• **ЦИТИРУЕМЫЙ ТЕКСТ**:
<<<<

Литмир - Электронная Библиотека
Содержание  
A
A

«Отчего я сегодня ночью так обливался слезами в снах о Шахматове?»69

Глава четвертая. Итоги

Итак, перед нами поэт, являющийся личностью мятущейся. Его социальное положение крайне неопределенно и мучительно. Он чувствует обреченность своего класса, своего типа. Он ненавидит окружающую действительность и своего непосредственного победителя — буржуазию и ее дух. С ранней молодости он стремится противопоставить этой действительности мечту. Он ищет путей к возвышенной мистике, с которой сливаются молодые чувства чистой, восторженной любви. Но в глубине этих «белых роз» уже таятся гусеницы. Гусарское начало буйного похмелья, начало дворянского разгула выбрасывается на поверхность в особой форме. Это безумствование чувственности воспринимается как поиски истины на дне бокала, как стремление сквозь грех обрести какой-то особенный смысл жизни, как искание Диониса, быть может, даже Христа сквозь оргиазм.

>>>>

• **МАТЕРИАЛ**:
<<<<

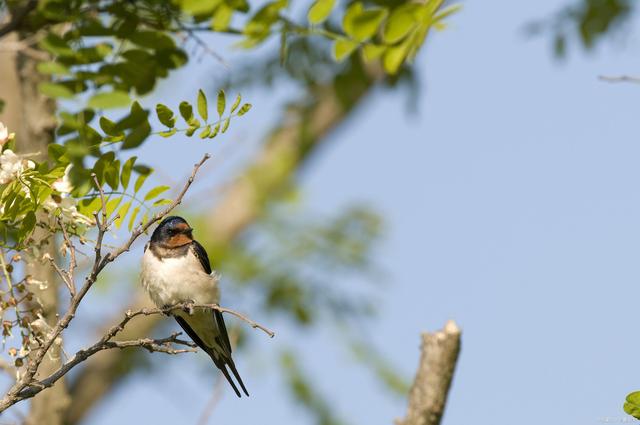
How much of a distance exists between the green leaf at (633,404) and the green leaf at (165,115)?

>>>>

• **ПИСЬМЕННОЕ ЗАДАНИЕ**: Обнови фрагмент о поэте: перепиши его, начиная с «Итак, перед нами» и заканчивая «Христа сквозь оргиазм.», и замени «мечту» на «грезу». Материал выше не связан с текстом и стоит отдельно.

• **ПИСЬМЕННЫЙ ОТВЕТ**:
Итак, перед нами поэт, являющийся личностью мятущейся. Его социальное положение крайне неопределенно и мучительно. Он чувствует обреченность своего класса, своего типа. Он ненавидит окружающую действительность и своего непосредственного победителя — буржуазию и ее дух. С ранней молодости он стремится противопоставить этой действительности грезу. Он ищет путей к возвышенной мистике, с которой сливаются молодые чувства чистой, восторженной любви. Но в глубине этих «белых роз» уже таятся гусеницы. Гусарское начало буйного похмелья, начало дворянского разгула выбрасывается на поверхность в особой форме. Это безумствование чувственности воспринимается как поиски истины на дне бокала, как стремление сквозь грех обрести какой-то особенный смысл жизни, как искание Диониса, быть может, даже Христа сквозь оргиазм.